Torch.cuda.max_memory_reserved example please

I just want to know how many of a certain type of GPU I need to rent out that my training job will fit into based on the per GPU vRAM, ie the value that says 494MiB / 46068MiB under Memory-Usage when you do nvidia-smi -l, so that I dont get a surprise CUDA OOM error during my training and need to decrease batch_size.

i think im probably misunderstanding the meaning of the word reset here

https://pytorch.org/docs/stable/generated/torch.cuda.max_memory_allocated.html#torch.cuda.max_memory_allocated

because I am not getting this to return to zero memory

import torch

def max_memory_allocated_reserved(device="cuda:0"):
    
    gpu_memory_allo_bytes = torch.cuda.max_memory_allocated(device="cuda:0")
    gpu_memory_allo_gb = gpu_memory_allo_bytes/1024 ** 3

    gpu_memory_res_bytes = torch.cuda.max_memory_reserved(device="cuda:0")
    gpu_memory_res_gb = gpu_memory_res_bytes/1024 ** 3

    print(f"{device} reserved {gpu_memory_res_gb} GB, allocated {gpu_memory_allo_gb} GB")
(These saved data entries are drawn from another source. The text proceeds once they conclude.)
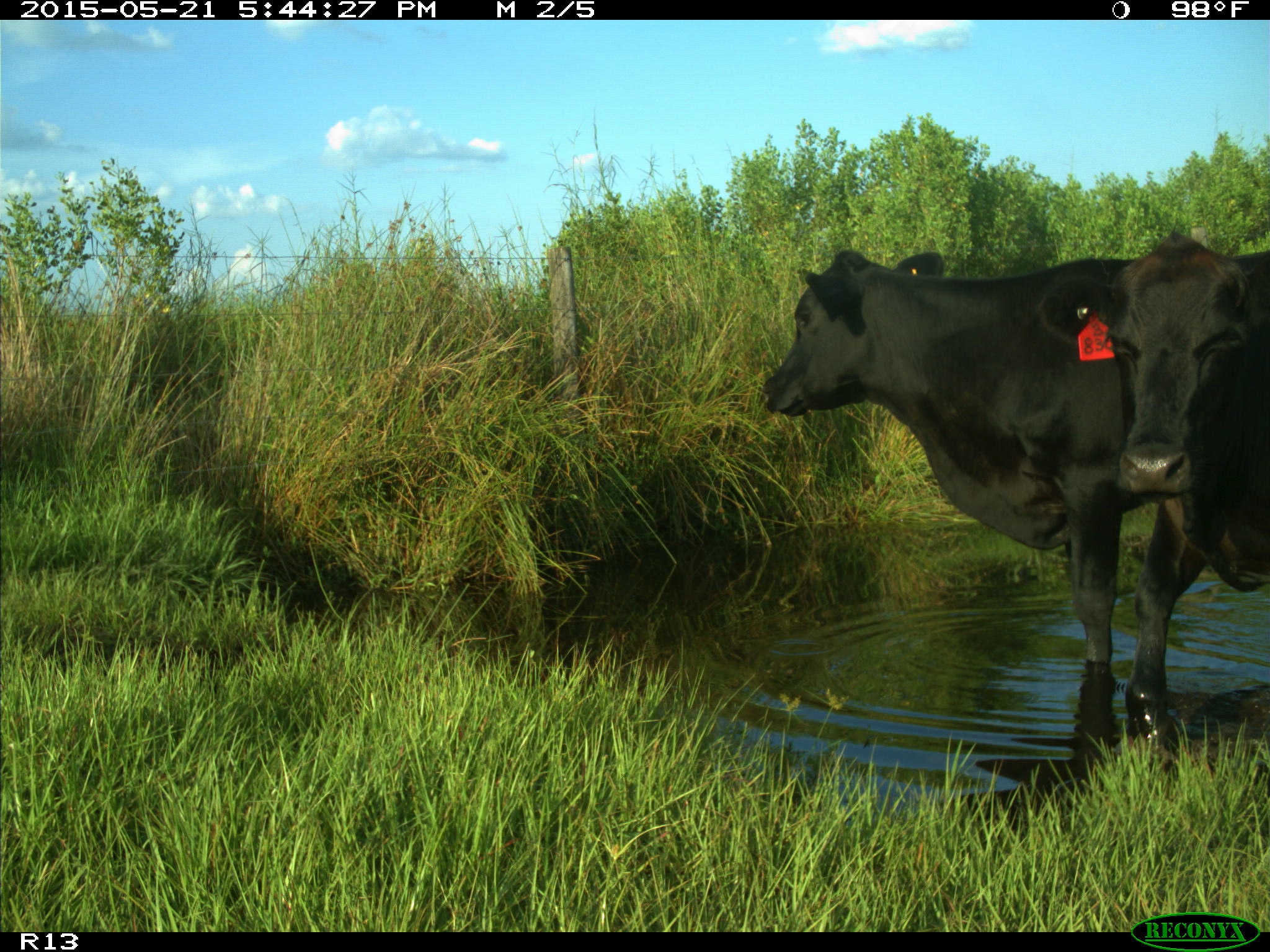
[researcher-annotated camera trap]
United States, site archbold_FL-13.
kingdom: Animalia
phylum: Chordata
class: Mammalia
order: Artiodactyla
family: Bovidae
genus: Bos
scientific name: Bos taurus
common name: domestic cow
Bos taurus (domestic cow).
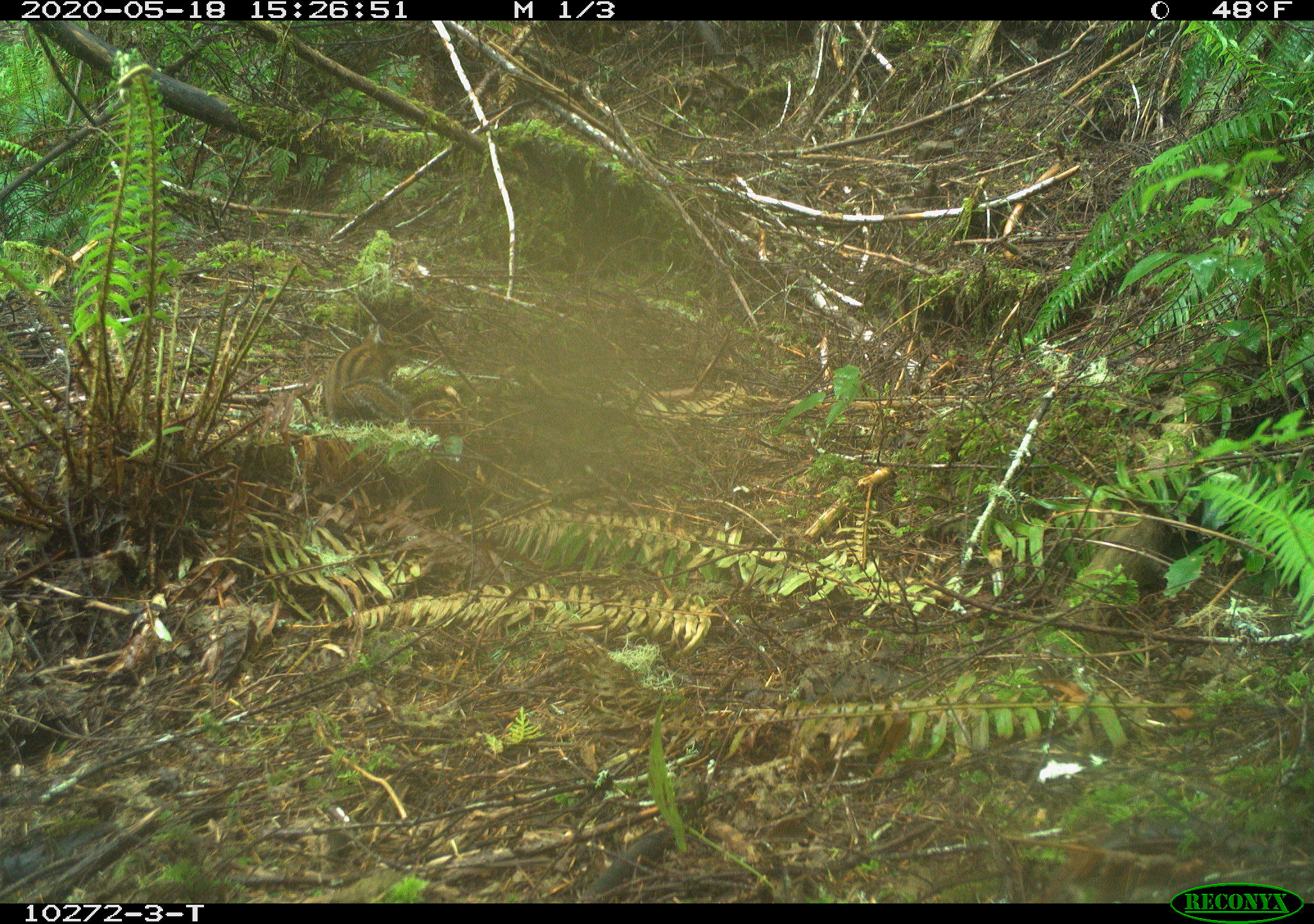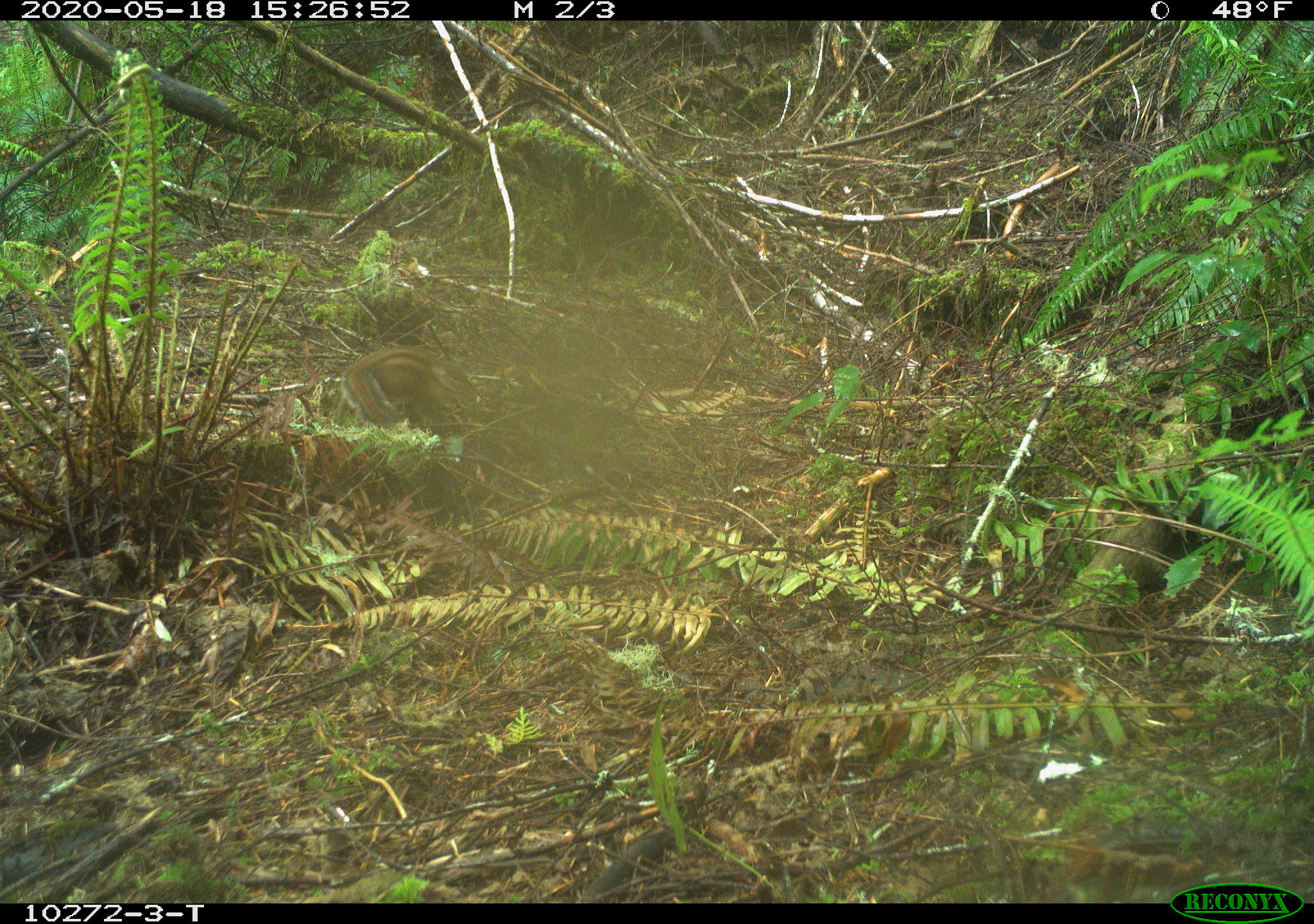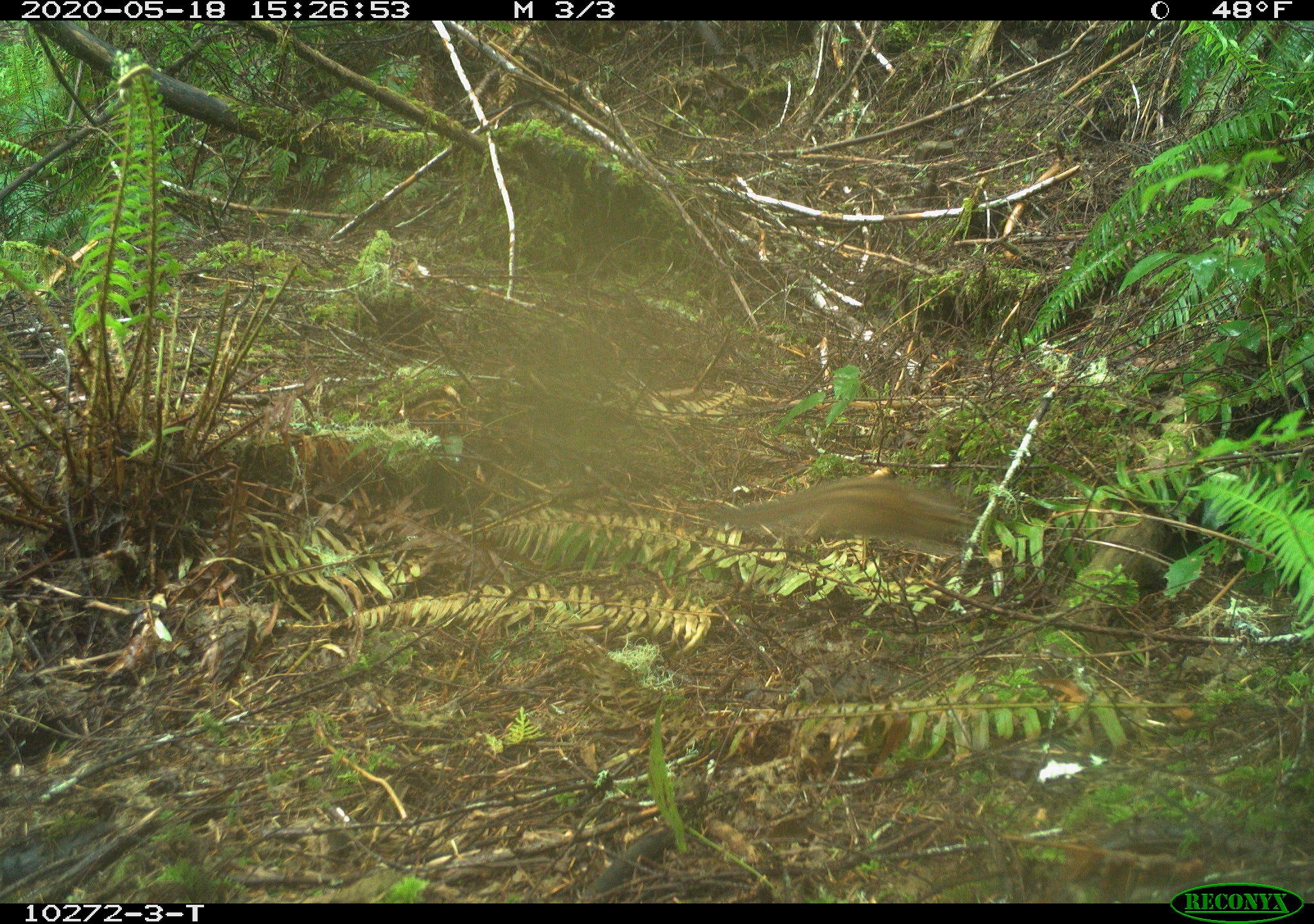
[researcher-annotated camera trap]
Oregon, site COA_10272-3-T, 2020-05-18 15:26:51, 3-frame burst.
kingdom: Animalia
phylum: Chordata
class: Mammalia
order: Rodentia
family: Sciuridae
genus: Neotamias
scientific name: Neotamias townsendii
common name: townsend's chipmunk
Townsend's chipmunk (Neotamias townsendii).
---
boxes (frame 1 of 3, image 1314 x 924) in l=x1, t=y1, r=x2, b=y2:
townsend's chipmunk: l=319, t=316, r=417, b=428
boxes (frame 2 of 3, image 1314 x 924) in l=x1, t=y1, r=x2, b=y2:
townsend's chipmunk: l=338, t=340, r=478, b=426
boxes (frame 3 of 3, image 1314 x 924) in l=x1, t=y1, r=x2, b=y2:
townsend's chipmunk: l=715, t=470, r=983, b=552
    torch.cuda.empty_cache()
    torch.cuda.reset_peak_memory_stats(device)

    return gpu_memory_res_gb, gpu_memory_allo_gb
    


import torchvision.models as models

device="cuda:0"

model = models.resnet18().to(device)

inputs = torch.randn(5, 3, 224, 224).to(device)

max_memory_allocated_reserved(device)

# zero memory ?

max_memory_allocated_reserved(device)

inputs = torch.randn(100, 3, 224, 224).to(device)

max_memory_allocated_reserved(device)

outputs = model(inputs)

max_memory_allocated_reserved(device)

I want to reset the memory “watching” interval and expect the 2nd set of print statements to be “0” as well as to clear “cuda:0” of the tensors, but even when inside max_memory_allocated_reserved i do

del model
del inputs

i still see 494MiB / 46068MiB under Memory-Usage when I do nvidia-smi -l, further more, without deleting the tensors i still see 0.0464468 GB allocated and 0.0625 GB reserved.

thank you!